### REQUIRED WORK
**1.** Write out, word for word, the stretch from "Thus Spoke Zarathustra, Of" through "Parsifal Overture (Wagner)" in the post on Nietzsche and the Ligurian coast.
**2.** Carry the post on Nietzsche's footsteps along the Ligurian coast forward from its last sentence.

### SELECTED EXCERPT
⁂

Friday, May 30, 2014

In Nietzsche’s Footsteps: Rapallo and the Ligurian Coast

A Journey to the Dark Bottom of the Sea

“Still is the bottom of my sea: who would guess that it harbours sportive monsters.”


                                                                  Thus Spoke Zarathustra, Of the Sublime Man


“He lived as he wrote… he lifted his hands and placed his feet as though this existence were a tragic drama into which he had been born to play a hero.”


                                                                  Philosophy in the Tragic Age of the Greeks


Music to accompany article: Parsifal Overture (Wagner)


The theme of mountains reflected in deep water is prevalent in Nietzsche’s travels. While the high Alpine ridges of Sils-Maria are mirrored in the murky waters of Lake Silvaplana (see my post, In Nietzsche’s Footsteps: Sils-Maria), on this occasion it is the Mediterranean Sea that reflects the rocky face of the Ligurian coast. It creates a sense of mystery and drama that attracts a traveller who should not only be an ardent walker, but also an adventure seeker; someone who wants to live dangerously. The costal line spreads from La Spezia in the east to Ventimiglia in the west, with Genoa as the capital of its region. Nietzsche felt a strong affinity with Christopher Columbus, Genoa’s great and daring circumnavigator of the Earth, whilst his own subterranean travels could earn him the title of Columbus of the Unconscious.

⁂

### INFORMATION SHOWN
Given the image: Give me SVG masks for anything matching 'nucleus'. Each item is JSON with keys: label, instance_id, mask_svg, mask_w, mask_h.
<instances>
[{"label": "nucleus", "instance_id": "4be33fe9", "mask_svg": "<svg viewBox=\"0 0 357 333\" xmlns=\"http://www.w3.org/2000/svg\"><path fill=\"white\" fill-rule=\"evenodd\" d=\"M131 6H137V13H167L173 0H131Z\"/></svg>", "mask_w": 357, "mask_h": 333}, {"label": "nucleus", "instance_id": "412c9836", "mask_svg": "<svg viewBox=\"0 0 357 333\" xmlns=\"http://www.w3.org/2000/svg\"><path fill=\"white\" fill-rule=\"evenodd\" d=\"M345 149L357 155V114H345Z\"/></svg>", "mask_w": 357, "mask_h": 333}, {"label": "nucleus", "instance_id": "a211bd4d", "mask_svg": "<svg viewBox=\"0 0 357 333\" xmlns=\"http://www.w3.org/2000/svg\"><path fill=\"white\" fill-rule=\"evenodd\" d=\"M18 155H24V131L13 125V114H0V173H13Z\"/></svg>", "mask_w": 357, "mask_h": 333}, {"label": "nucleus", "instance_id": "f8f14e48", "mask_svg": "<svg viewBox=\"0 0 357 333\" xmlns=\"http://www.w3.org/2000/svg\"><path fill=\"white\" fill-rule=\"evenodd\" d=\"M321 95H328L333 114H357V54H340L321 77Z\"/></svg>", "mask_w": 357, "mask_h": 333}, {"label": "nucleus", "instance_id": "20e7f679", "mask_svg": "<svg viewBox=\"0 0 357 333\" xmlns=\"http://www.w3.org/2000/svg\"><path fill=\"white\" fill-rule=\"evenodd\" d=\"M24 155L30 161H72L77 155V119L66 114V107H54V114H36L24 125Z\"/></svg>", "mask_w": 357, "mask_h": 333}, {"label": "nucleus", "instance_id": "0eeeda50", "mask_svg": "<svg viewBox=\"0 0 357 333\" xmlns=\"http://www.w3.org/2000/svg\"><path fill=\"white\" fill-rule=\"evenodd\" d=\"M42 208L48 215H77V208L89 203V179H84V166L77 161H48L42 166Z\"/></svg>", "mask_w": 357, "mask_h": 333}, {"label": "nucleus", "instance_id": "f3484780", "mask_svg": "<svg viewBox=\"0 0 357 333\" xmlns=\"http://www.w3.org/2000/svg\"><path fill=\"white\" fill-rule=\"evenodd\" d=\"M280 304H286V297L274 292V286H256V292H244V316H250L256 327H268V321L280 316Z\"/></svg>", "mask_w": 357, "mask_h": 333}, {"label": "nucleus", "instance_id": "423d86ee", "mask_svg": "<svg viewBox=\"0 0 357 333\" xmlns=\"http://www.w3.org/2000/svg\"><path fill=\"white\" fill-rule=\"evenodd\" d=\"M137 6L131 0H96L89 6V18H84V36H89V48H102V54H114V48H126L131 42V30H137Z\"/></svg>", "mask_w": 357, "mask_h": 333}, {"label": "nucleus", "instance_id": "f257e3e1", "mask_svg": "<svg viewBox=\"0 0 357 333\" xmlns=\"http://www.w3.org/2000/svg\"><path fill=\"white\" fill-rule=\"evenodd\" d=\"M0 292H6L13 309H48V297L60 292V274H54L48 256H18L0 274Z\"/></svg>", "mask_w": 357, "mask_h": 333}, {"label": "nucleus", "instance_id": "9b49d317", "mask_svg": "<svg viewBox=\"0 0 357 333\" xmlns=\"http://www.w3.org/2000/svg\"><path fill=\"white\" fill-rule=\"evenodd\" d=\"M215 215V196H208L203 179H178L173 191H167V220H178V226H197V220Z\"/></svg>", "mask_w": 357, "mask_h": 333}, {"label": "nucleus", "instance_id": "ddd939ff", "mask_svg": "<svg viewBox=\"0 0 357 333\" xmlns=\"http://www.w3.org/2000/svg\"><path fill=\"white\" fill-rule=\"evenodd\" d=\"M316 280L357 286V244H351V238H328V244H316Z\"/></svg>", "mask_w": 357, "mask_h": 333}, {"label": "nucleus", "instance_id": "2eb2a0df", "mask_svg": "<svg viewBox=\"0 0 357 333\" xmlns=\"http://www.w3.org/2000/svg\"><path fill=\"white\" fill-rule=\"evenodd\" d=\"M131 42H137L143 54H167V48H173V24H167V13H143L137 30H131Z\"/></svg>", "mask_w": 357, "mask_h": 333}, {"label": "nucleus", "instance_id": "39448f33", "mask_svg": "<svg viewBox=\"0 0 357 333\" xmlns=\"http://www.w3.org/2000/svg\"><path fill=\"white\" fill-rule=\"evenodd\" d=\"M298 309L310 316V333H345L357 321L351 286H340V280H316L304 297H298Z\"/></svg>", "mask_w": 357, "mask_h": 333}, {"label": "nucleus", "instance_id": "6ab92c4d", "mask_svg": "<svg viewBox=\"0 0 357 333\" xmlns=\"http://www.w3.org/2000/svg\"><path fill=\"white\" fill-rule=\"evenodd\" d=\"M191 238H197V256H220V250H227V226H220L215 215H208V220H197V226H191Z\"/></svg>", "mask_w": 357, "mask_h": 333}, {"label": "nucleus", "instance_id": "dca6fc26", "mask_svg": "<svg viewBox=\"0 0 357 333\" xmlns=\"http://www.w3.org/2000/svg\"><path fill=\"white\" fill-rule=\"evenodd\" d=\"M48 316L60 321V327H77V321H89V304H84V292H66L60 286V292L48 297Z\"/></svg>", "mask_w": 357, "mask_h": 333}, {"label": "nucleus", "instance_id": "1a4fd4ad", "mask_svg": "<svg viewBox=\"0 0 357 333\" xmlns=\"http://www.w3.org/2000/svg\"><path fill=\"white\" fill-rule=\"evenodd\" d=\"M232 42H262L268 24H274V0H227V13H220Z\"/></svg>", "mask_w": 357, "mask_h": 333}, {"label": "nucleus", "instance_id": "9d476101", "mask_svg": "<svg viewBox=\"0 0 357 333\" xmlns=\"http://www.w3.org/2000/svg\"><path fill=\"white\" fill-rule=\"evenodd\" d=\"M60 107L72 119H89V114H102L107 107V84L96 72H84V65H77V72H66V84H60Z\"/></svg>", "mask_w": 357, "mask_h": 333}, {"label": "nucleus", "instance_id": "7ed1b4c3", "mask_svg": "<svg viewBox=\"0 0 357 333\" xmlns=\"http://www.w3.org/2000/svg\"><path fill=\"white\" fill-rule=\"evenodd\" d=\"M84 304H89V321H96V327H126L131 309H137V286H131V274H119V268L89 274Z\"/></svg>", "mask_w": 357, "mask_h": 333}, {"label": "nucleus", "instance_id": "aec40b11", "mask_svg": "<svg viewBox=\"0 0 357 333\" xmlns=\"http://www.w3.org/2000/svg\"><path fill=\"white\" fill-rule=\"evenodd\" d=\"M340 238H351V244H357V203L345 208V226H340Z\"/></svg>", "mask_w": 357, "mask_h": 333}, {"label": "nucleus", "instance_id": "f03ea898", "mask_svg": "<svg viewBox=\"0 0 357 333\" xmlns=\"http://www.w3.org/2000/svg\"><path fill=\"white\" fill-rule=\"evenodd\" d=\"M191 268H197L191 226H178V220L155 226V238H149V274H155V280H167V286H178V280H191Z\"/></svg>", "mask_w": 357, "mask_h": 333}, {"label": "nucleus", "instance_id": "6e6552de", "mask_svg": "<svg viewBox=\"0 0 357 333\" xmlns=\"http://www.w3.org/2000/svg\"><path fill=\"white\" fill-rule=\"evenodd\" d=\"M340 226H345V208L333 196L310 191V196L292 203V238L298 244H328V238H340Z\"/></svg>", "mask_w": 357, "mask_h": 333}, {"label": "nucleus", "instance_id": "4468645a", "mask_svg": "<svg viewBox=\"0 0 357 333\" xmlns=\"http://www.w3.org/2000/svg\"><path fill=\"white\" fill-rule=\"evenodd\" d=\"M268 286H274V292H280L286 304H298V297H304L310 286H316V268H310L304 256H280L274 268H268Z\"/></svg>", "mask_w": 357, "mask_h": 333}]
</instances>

⁂

### IN RESPONSE
**1.**
Thus Spoke Zarathustra, Of the Sublime Man


“He lived as he wrote… he lifted his hands and placed his feet as though this existence were a tragic drama into which he had been born to play a hero.”


                                                                  Philosophy in the Tragic Age of the Greeks


Music to accompany article: Parsifal Overture (Wagner)

**2.**
The promontory of Portofino, and particularly the adjacent San Fruttuoso, is as dramatic as it is mysterious, and the undulating coastal line never ceases to surprise.

   Nietzsche spent the winter of 1882-1883 in Rapallo where he composed Book I of Thus Spoke Zarathustra. As he walked from Zoagli, through Rapallo, Santa Margherita to Portofino, almighty thoughts were crowding his mind. One of them was the idea of Übermensch, which makes its first public appearance in the Prologue to Zarathustra, only to submerge into the underground of his subsequent writings. For Nietzsche, the idea of Übermensch was more like a vision than a concept. It suddenly surfaced in his consciousness in the wake of his epiphany at Sils-Maria. Like Eternal Return, he never explained this idea, only intimated:

“The Übermensch shall be the meaning of the earth!
I entreat you my brethren, remain true to the earth, and do not believe those who speak to you of supra-terrestrial hopes! [...]


Behold, I teach you the Übermensch: he is this lightning, he is this madness! […]
Behold, I am a prophet of the lightning and a heavy drop
from the cloud: but this lightning is called Übermensch.”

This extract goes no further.